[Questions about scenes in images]
══════════

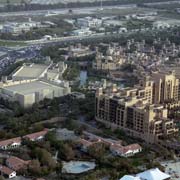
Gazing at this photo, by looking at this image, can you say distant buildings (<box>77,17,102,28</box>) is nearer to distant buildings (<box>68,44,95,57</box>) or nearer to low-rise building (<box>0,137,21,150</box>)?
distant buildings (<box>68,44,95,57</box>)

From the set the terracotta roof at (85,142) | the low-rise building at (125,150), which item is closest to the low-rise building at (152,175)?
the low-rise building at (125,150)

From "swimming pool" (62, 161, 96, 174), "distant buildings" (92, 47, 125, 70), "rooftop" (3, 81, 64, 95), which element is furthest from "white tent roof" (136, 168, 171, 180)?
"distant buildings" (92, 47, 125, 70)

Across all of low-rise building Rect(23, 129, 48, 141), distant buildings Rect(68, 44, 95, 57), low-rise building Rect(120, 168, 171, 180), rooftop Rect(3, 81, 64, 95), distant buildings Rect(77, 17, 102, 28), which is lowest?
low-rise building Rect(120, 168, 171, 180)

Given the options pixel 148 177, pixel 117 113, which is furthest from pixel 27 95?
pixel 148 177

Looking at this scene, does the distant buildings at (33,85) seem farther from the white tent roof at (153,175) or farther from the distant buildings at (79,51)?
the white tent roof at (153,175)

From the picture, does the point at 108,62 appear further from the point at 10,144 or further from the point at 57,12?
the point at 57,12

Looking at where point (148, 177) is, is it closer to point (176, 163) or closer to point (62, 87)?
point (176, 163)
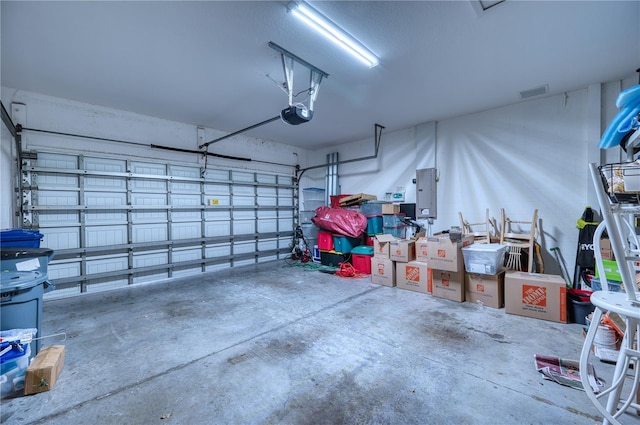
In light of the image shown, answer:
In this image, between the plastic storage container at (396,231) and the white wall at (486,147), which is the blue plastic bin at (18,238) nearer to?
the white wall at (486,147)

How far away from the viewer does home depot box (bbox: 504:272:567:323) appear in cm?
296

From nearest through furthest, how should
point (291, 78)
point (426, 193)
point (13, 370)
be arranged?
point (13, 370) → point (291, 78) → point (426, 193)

══════════

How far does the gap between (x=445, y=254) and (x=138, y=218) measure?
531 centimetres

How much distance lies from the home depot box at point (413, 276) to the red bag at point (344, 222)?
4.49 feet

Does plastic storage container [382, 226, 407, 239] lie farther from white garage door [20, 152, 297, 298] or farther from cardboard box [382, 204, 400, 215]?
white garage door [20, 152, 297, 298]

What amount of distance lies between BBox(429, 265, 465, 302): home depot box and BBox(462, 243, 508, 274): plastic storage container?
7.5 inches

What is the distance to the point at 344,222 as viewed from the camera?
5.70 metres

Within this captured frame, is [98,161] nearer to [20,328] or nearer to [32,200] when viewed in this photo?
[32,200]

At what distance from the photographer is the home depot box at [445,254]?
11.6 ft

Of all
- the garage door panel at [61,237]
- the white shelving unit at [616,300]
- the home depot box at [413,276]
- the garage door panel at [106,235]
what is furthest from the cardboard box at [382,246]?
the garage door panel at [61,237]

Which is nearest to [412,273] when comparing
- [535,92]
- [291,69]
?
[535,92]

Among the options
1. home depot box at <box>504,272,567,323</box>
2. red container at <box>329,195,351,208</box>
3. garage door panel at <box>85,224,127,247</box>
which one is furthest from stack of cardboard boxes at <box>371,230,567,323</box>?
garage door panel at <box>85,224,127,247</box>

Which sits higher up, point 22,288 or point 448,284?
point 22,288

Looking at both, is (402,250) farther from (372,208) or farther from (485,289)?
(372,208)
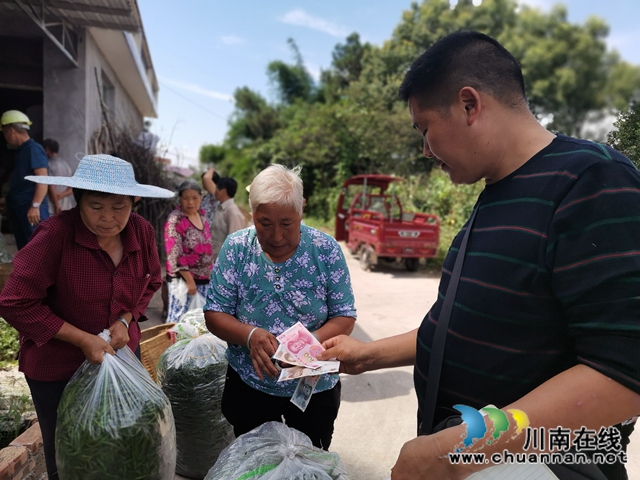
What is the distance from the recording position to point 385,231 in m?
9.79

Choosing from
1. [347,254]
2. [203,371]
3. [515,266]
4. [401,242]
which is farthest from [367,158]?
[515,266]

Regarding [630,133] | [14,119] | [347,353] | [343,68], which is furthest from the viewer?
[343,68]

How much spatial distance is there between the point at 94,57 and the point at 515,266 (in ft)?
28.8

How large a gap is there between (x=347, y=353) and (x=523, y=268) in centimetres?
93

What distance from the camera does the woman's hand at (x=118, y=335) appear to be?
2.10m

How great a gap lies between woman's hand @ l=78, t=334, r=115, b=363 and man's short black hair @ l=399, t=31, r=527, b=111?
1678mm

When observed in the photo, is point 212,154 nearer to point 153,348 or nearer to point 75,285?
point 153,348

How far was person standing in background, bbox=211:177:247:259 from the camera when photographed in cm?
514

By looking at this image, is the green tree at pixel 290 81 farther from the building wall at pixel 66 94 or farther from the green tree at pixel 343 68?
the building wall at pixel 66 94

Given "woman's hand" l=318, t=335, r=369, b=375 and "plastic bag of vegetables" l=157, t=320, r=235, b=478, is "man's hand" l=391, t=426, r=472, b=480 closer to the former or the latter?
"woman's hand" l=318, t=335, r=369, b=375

══════════

Written instruction.
Output the lines from the one containing "How far away" up to and including the one containing "point (13, 370) →" as a Markdown table. Use a Row column for the row number and a Line column for the line text, and leave out blank lines.

Written solution.
| Row | Line |
|---|---|
| 1 | How far away from the viewer does home depot box (bbox: 504:272:567:323) appear in cm? |
| 2 | 296 |
| 3 | From nearest through furthest, how should |
| 4 | point (291, 78) |
| 5 | point (426, 193) |
| 6 | point (13, 370) |
| 7 | be arranged? |
| 8 | point (13, 370) → point (291, 78) → point (426, 193) |